Overblog Suivre ce blog
Editer l'article Administration Créer mon blog

L'oeil d'une blonde

L'oeil d'une blonde

Un blog journalistique écrit par une jeune femme blonde sur l'actualité en Bretagne dans un premier temps.


Tanguy Séité: l'homme pressé.

Publié par L'oeil d'une blonde sur 14 Novembre 2016, 11:12am

Catégories : #parlementdebretagne

Il est 9h quand j'appelle Tanguy Séité, 25 ans, candidat aux élections nationales bretonnes pour la diaspora. Nous devions nous voir une heure trente plus tard à Rennes. Ma voiture ayant été empruntée par le tonton, je demande au jeune homme habitant à Mouilleron Saint Germain (Vendée) s'il peut se rendre à St Brieuc des Iffs (35). Un changement de programme qu'il accepte volontiers...

 

Tanguy Séité, candidat aux élections nationales bretonnes de novembre 2016.

Tanguy Séité, candidat aux élections nationales bretonnes de novembre 2016.
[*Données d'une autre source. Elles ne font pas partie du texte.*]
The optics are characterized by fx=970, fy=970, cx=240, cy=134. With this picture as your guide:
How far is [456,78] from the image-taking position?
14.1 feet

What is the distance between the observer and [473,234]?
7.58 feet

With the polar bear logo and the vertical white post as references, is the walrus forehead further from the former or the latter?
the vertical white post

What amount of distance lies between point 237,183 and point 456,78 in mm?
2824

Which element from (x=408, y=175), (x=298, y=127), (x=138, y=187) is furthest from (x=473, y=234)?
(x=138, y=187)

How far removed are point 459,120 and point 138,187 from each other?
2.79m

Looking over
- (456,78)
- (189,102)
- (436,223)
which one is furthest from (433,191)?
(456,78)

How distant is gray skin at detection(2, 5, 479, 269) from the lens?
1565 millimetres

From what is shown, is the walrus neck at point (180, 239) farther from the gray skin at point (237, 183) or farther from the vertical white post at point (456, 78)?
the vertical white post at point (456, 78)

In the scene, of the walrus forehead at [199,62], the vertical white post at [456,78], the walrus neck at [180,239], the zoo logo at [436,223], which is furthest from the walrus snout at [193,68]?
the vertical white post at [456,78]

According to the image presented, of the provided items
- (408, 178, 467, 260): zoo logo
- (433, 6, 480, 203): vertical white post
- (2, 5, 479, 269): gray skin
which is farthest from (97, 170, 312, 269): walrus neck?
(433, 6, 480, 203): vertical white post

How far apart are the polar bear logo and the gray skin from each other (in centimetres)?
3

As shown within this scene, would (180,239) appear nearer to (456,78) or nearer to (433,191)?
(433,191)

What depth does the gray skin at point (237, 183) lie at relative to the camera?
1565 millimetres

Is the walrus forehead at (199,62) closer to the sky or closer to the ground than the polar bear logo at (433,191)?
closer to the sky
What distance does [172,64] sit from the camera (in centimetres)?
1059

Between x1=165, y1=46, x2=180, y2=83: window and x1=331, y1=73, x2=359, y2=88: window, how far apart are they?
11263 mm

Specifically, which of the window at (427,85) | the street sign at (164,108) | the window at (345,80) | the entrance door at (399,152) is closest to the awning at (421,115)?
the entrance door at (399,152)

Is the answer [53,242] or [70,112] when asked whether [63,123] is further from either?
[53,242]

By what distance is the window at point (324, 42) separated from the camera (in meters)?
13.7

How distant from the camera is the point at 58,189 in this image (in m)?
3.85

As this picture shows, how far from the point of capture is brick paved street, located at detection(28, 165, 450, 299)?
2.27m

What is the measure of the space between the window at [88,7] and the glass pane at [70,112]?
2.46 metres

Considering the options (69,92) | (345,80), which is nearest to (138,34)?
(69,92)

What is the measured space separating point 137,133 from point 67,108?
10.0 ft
C'est la bouche remplie d'excuses que j'accueille Tanguy Séité venu avec ses parents. Le sourire aux lèvres, il me rassure tout de suite: "mes parents cherchent à revenir en Bretagne. Ils vont en profiter pour regarder les maisons à louer et trouver une bonne crêperie bretonne où manger ce midi!".

Les parents de Tanguy sont en effet originaires de Roscoff (29) pour l'un et Nostang (56) pour l'autre. Son papa s'est vu proposer une place de gardien de château en Vendée qu'il a accepté. Un choix qu'il a regretté plus tard lorsqu'il a compris qu'on lui avait fait signer un CDD et non un CDI. Tanguy n'a donc jamais habité en Bretagne mais il s'est toujours senti breton: "je vis en France mais mon pays, c'est la Bretagne. Je ne saurais pas expliquer pourquoi, je le sais. C'est tout."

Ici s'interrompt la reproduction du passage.